Text passage
The Rationale: Some New Books and Why I Bought Them
I bought some books for my school library recently – let’s talk about them.
Minecraft: Combat Handbook
There is nothing, I repeat NOTHING hotter than Minecraft in my school library. We would get daily requests for Minecraft books until this series came to save the day. This is the third book in the series and a must-have. Keep em’ coming, Scholastic, keep ’em coming.
Captain Underpants and the Tyrannical Retaliation of the Turbo Toilet 2000 by Dav Pilkey
He was relatively quiet there for a while, but the last two years have proven prolific for elementary school hero Dav Pilkey. I bought multiple copies of his latest (the eleventh book in the series), which features, for my money, the most jaw-dropping scene yet – think teachers in underpants.
Side note! Pilkey’s biography cover photo is better than your biography cover photo:
Stick Dog Chases a Pizza by Tom Watson
Stick Dog was popular in my library before Tom Watson visited. After he visited it went off the charts. This illustrated novel series brings a level of silliness that has proven to appeal to a large audience at my school.

Extracted records
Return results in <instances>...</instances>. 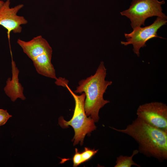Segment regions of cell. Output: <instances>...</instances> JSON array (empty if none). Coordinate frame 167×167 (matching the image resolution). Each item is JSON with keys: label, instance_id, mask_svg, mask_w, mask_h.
Here are the masks:
<instances>
[{"label": "cell", "instance_id": "obj_6", "mask_svg": "<svg viewBox=\"0 0 167 167\" xmlns=\"http://www.w3.org/2000/svg\"><path fill=\"white\" fill-rule=\"evenodd\" d=\"M137 117L150 125L167 132V106L161 102L143 104L137 109Z\"/></svg>", "mask_w": 167, "mask_h": 167}, {"label": "cell", "instance_id": "obj_10", "mask_svg": "<svg viewBox=\"0 0 167 167\" xmlns=\"http://www.w3.org/2000/svg\"><path fill=\"white\" fill-rule=\"evenodd\" d=\"M52 52L44 53L32 61L37 72L48 78L57 79L55 71L51 63Z\"/></svg>", "mask_w": 167, "mask_h": 167}, {"label": "cell", "instance_id": "obj_14", "mask_svg": "<svg viewBox=\"0 0 167 167\" xmlns=\"http://www.w3.org/2000/svg\"><path fill=\"white\" fill-rule=\"evenodd\" d=\"M73 166L76 167L82 163L81 153L78 151L77 148L75 149V153L72 158Z\"/></svg>", "mask_w": 167, "mask_h": 167}, {"label": "cell", "instance_id": "obj_3", "mask_svg": "<svg viewBox=\"0 0 167 167\" xmlns=\"http://www.w3.org/2000/svg\"><path fill=\"white\" fill-rule=\"evenodd\" d=\"M63 86L66 87L73 97L75 101V107L72 118L68 121H65L62 117L59 118L58 123L62 128L71 126L74 129L75 134L73 140L74 145L79 142L81 145L83 143L84 137L96 128L94 120L90 116L87 117L84 108L85 95L84 93L80 95L76 94L65 82Z\"/></svg>", "mask_w": 167, "mask_h": 167}, {"label": "cell", "instance_id": "obj_1", "mask_svg": "<svg viewBox=\"0 0 167 167\" xmlns=\"http://www.w3.org/2000/svg\"><path fill=\"white\" fill-rule=\"evenodd\" d=\"M113 129L127 134L139 145V152L161 161L167 159V132L153 127L137 117L124 129Z\"/></svg>", "mask_w": 167, "mask_h": 167}, {"label": "cell", "instance_id": "obj_8", "mask_svg": "<svg viewBox=\"0 0 167 167\" xmlns=\"http://www.w3.org/2000/svg\"><path fill=\"white\" fill-rule=\"evenodd\" d=\"M17 43L24 52L32 60L44 53L52 52V48L47 41L41 35L28 41L18 39Z\"/></svg>", "mask_w": 167, "mask_h": 167}, {"label": "cell", "instance_id": "obj_12", "mask_svg": "<svg viewBox=\"0 0 167 167\" xmlns=\"http://www.w3.org/2000/svg\"><path fill=\"white\" fill-rule=\"evenodd\" d=\"M98 150H95L94 149H91L85 147L84 151L81 153L82 163L85 162L90 159L98 152Z\"/></svg>", "mask_w": 167, "mask_h": 167}, {"label": "cell", "instance_id": "obj_7", "mask_svg": "<svg viewBox=\"0 0 167 167\" xmlns=\"http://www.w3.org/2000/svg\"><path fill=\"white\" fill-rule=\"evenodd\" d=\"M10 0H6L0 8V25L7 30V37L10 42V34L20 33L21 25L27 24L28 21L23 16L17 15L18 12L24 6L19 4L14 7H10Z\"/></svg>", "mask_w": 167, "mask_h": 167}, {"label": "cell", "instance_id": "obj_9", "mask_svg": "<svg viewBox=\"0 0 167 167\" xmlns=\"http://www.w3.org/2000/svg\"><path fill=\"white\" fill-rule=\"evenodd\" d=\"M11 65L12 78L7 79L4 91L7 96L13 102H15L19 98L24 100L26 97L23 93L24 88L19 81V71L12 58Z\"/></svg>", "mask_w": 167, "mask_h": 167}, {"label": "cell", "instance_id": "obj_13", "mask_svg": "<svg viewBox=\"0 0 167 167\" xmlns=\"http://www.w3.org/2000/svg\"><path fill=\"white\" fill-rule=\"evenodd\" d=\"M12 115H10L6 110L0 109V126L6 123Z\"/></svg>", "mask_w": 167, "mask_h": 167}, {"label": "cell", "instance_id": "obj_15", "mask_svg": "<svg viewBox=\"0 0 167 167\" xmlns=\"http://www.w3.org/2000/svg\"><path fill=\"white\" fill-rule=\"evenodd\" d=\"M4 2L2 0H0V8L2 6L4 3Z\"/></svg>", "mask_w": 167, "mask_h": 167}, {"label": "cell", "instance_id": "obj_2", "mask_svg": "<svg viewBox=\"0 0 167 167\" xmlns=\"http://www.w3.org/2000/svg\"><path fill=\"white\" fill-rule=\"evenodd\" d=\"M106 75V69L104 62L101 61L94 74L79 81V85L74 91L75 93L85 94V113L87 116H90L95 122L99 120L100 109L109 102L103 98L108 87L112 83L111 81L105 80Z\"/></svg>", "mask_w": 167, "mask_h": 167}, {"label": "cell", "instance_id": "obj_5", "mask_svg": "<svg viewBox=\"0 0 167 167\" xmlns=\"http://www.w3.org/2000/svg\"><path fill=\"white\" fill-rule=\"evenodd\" d=\"M167 22L166 19L157 17L151 24L144 27H138L130 33H125L126 41H121V44L124 46L132 45L134 53L139 57L140 49L146 46L148 41L156 37L164 39L157 35V32L162 26L166 24Z\"/></svg>", "mask_w": 167, "mask_h": 167}, {"label": "cell", "instance_id": "obj_4", "mask_svg": "<svg viewBox=\"0 0 167 167\" xmlns=\"http://www.w3.org/2000/svg\"><path fill=\"white\" fill-rule=\"evenodd\" d=\"M165 3L164 0H132L129 8L120 13L130 19L133 29L144 26L145 20L149 17L157 16L167 19L161 7Z\"/></svg>", "mask_w": 167, "mask_h": 167}, {"label": "cell", "instance_id": "obj_11", "mask_svg": "<svg viewBox=\"0 0 167 167\" xmlns=\"http://www.w3.org/2000/svg\"><path fill=\"white\" fill-rule=\"evenodd\" d=\"M138 150H134L131 155L130 156L120 155L117 158L114 167H131L135 165L138 167L141 166L134 162L133 160V156L139 153Z\"/></svg>", "mask_w": 167, "mask_h": 167}]
</instances>
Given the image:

Set problem A
Type out everything in the school library post from "The Rationale: Some" down to "teachers in underpants.".
Set problem B
According to the school library post, which book in its series is Minecraft: Combat Handbook?
Set problem C
Carry on writing the school library post from the point where it stops.

Exercise answer A
The Rationale: Some New Books and Why I Bought Them
I bought some books for my school library recently – let’s talk about them.
Minecraft: Combat Handbook
There is nothing, I repeat NOTHING hotter than Minecraft in my school library. We would get daily requests for Minecraft books until this series came to save the day. This is the third book in the series and a must-have. Keep em’ coming, Scholastic, keep ’em coming.
Captain Underpants and the Tyrannical Retaliation of the Turbo Toilet 2000 by Dav Pilkey
He was relatively quiet there for a while, but the last two years have proven prolific for elementary school hero Dav Pilkey. I bought multiple copies of his latest (the eleventh book in the series), which features, for my money, the most jaw-dropping scene yet – think teachers in underpants.

Exercise answer B
It is the third book in the series.

Exercise answer C
Jedi Academy: Return of the Padawan by Jeffrey Brown
I came to this series skeptical and lo and behold found myself completely impressed with the first book. It was great. I’m excited to see the next book in the series arrived recently.
The Kicks: Sabotage Season by Alex Morgan
I know what you’re thinking – books written by athletes: dangerous territory. But I was realizing that while we have plenty of sports books about boys, we have far fewer with girl characters. On a lark I added the first book in this series to the collection last year and it circulated like crazy, so it seemed like time to expand a bit. And the eye-catching cover certainly won’t hurt.
Absolutely Almost by Lisa Graff
I continue to kick myself that I haven’t read this yet – seriously, what’s my problem? It’s a situation I will soon rectify. I’ve heard nothing but praise for this book, which has received four starred reviews at this point.
The Fourteenth Goldfish by Jennifer L. Holm
I recently finished this book and hope to give it a proper review here soon. Long story short – I really liked it. It’s sweet, funny, with just the right amount of quirk. The time travel element also provides a great book talk hook.
The Brilliant World of Tom Gates by L. Pichon
Some are calling this the Wimpy Kid of the U.K. I can tell you the humor and heavily doodle-illustrated format is going to be a hit with the readers at my school.
Side Note! This book won the Roald Dahl Funny Prize in 2011.
The Odd One Out by Britta Teckentrup
This is from Big Picture Press, that newish imprint over at Candlewick. Each spread has a poem that goes along with an animal-themed “one of these is not like the others”. I think it looks awesome, but I’m interested to see the shelf appeal – I worry about how retro-inspired art will go over with kids.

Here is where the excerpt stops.